First of all, it is a safety hazard. Solar tiles are very slippery due to the smooth glass coating designed to keep the elements and debris off of its surface. Accidentally falling off even a single-storey building can break your bones or kill you.

Secondly, the thin film of some solar roof shingles can break easily under pressure. There is no sense in spending tens of thousands just to ruin this investment.

If at all you need to clean them, just hose them down from below. If there is a fault in the solar power system or there is a leaky roof, contact a qualified professional to do the job. 

Are solar shingles bad for your roof? 

No, because solar shingles essentially serve the same purpose as regular roof tiles, you don’t have anything to worry about. Solar roof shingles remove the risk of leaks, water damage and mold growth that traditional solar panels pose. 

This risk arises from the installation of traditional solar panels on the roof, which requires the use of bolts, and nails that are directly driven into the roof. 

Nonetheless, it is still worth it to get a professional to help you install your solar shingles to avoid potential damages, especially if you’re not too handy when it comes to DIY projects. 

Can a solar roof power a house? 

Yes and no. Whether or not a solar roof can power a house depends on several factors, including the energy consumption of the particular household as well as how much sunlight hits the roof daily. 

If you live in a four season area,  it may be that you may find your solar shingle roof is able to power your house only during sunny seasons.
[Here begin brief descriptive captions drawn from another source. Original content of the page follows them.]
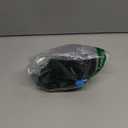 Thermacell E-Series Rechargeable Mosquito Repeller with 20 Mosquito Protection Zone; Bug Spray Alternative; Scent Free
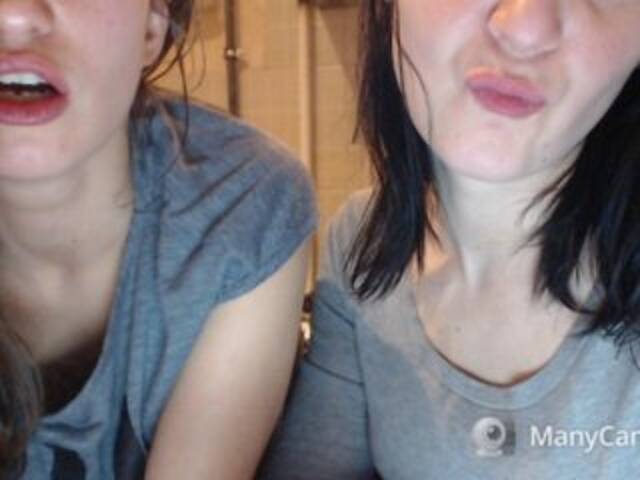 Vysílací screenshoty lluna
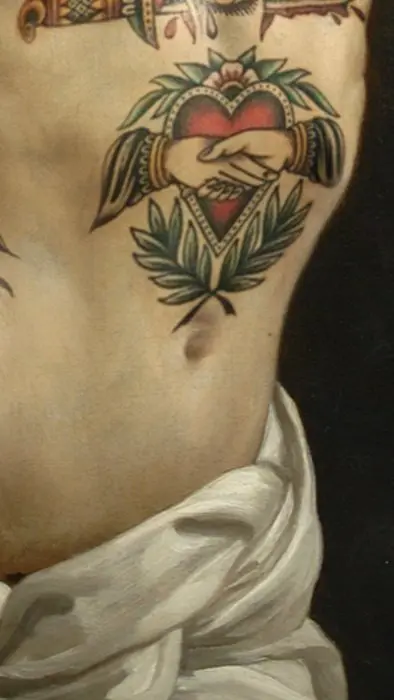 Slasky (1972) - Indifference Kills ||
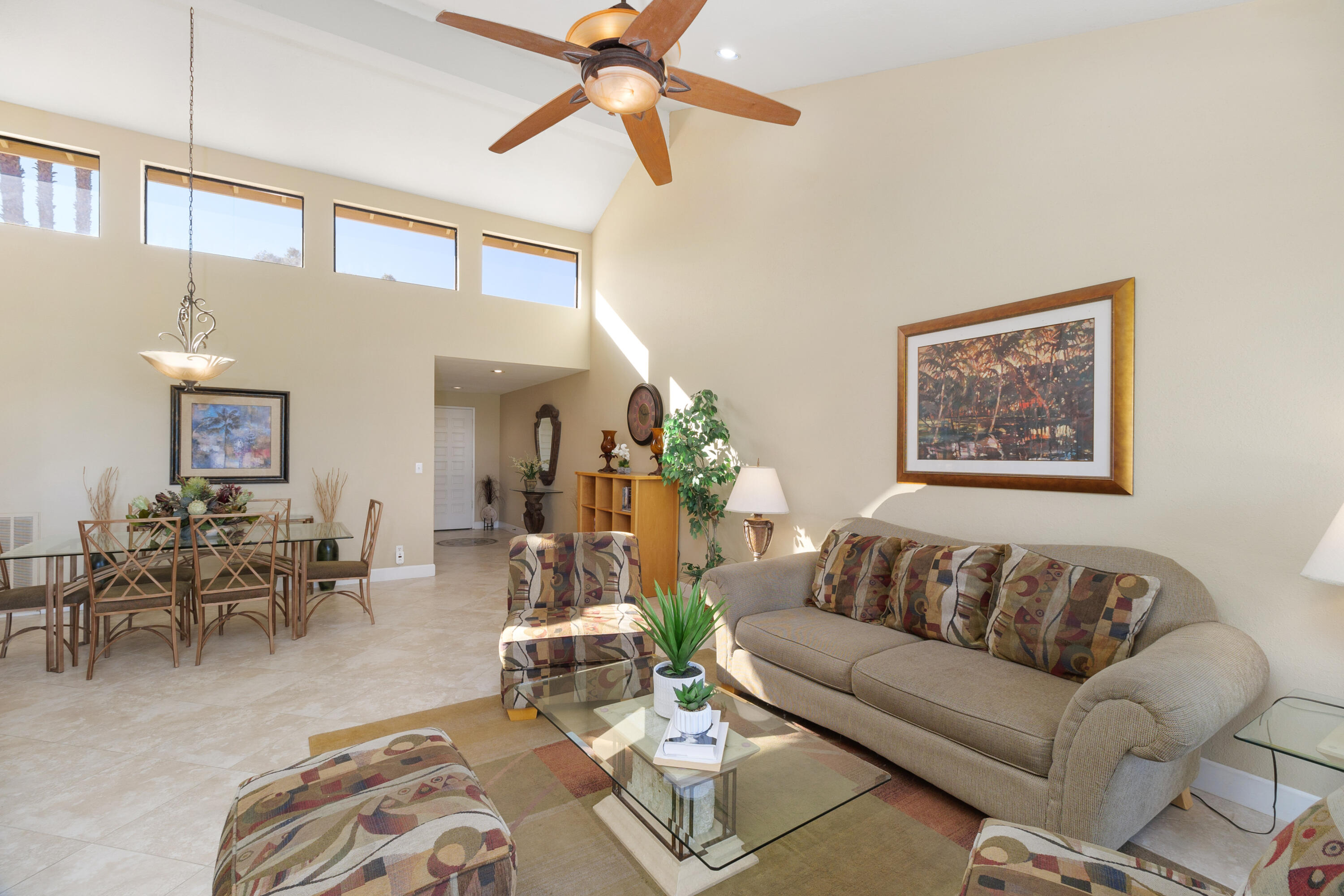 Palm Desert, California, 92260, United States, 2 Bedrooms Bedrooms, ,2 BathroomsBathrooms,Residential,For Sale,1951083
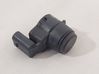 Parking PDC sensor 9196705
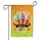 duiyfppz/products/6a33b4b00ff17a8685266949/gallery/KHMQ6Cy-Ve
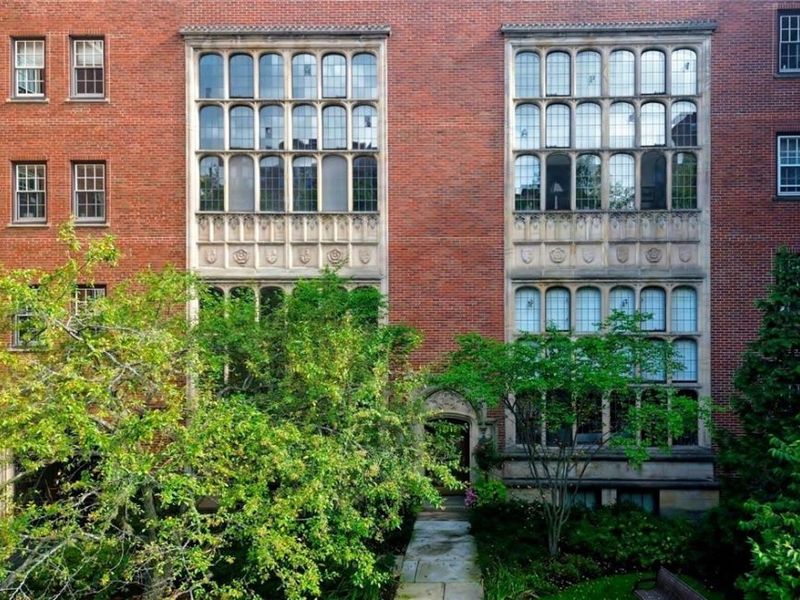 13715 Shaker Boulevard, Unit 1A, Cleveland, OH 44120 Photo 2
A solar panel company can help you to help you to determine how many solar tiles you need to generate enough power for your house. 

How to install solar shingles?

If you’re pretty handy, it’s possible to install solar shingles on your own. However, do consult a solar panel company if you’re not confident of doing so as you definitely do not want to incur extra expenses. 

  • Remove the old roof shingles. Do be careful and take necessary precautions if your roof is old as it may contain asbestos. Have a dumpster ready so that you can responsibly dispose of the unwanted material 
  • Once the old shingles are removed, roll out and tack a felt sheeting at the roof corners with some nails. 
  • Adding solar wiring is next. Drill the needed holes for the wiring and waev the wiring on all surfaces that you will be installing the solar shingles. Remember that each piece of solar shingle needs to be attached. 
  • Add in the solar shingles one by one and nail each one down properly. A nail gun will come in pretty handy for this job. 
  • Wire the shingles by connecting the wiring that was weaved on the roof. Do follow the directions that come with the shingles that you purchased. If you are unsure, consult a certified electrician. 
  • Inspect your roof to ensure that the solar shingles are properly installed. 

Tesla solar shingles

The Tesla solar roof is made up of active solar shingles and inactive, non-solar shingles. The Tesla solar roof enables you to enjoy solar energy while maintaining the aesthetics of your roof. 

Although homeowners will be required to replace the entire roof, only the active solar shingles work to produce solar energy. The inactive shingles have the same function as normal roof shingles. 

Homeowners will also be required to pair the Tesla solar roof with the Tesla Powerwall solar battery. 

The total cost of Tesla solar roof tiles you will need will depend on your home’s energy consumption as well as the size and complexity of your roof. You may also have to upgrade your electrical board, which will add to the overall installation cost. 

Can solar incentives and tax credits be applied to a solar roof?

Yes, it definitely can in the United States. The US federal government provides a 22% tax credit in 2021. Certain American states and local jurisdictions offer additional incentives. However, the extent of perks for both may change after 2023. 

Conclusion

Now, back to the question of whether solar shingles are worth it. Indeed they are for homeowners who want to retain aesthetics with roof functionality while harnessing the benefits of green energy. Moving forward the efficiency of solar shingles may catch up to solar panels, and possibly replace them for roof installations.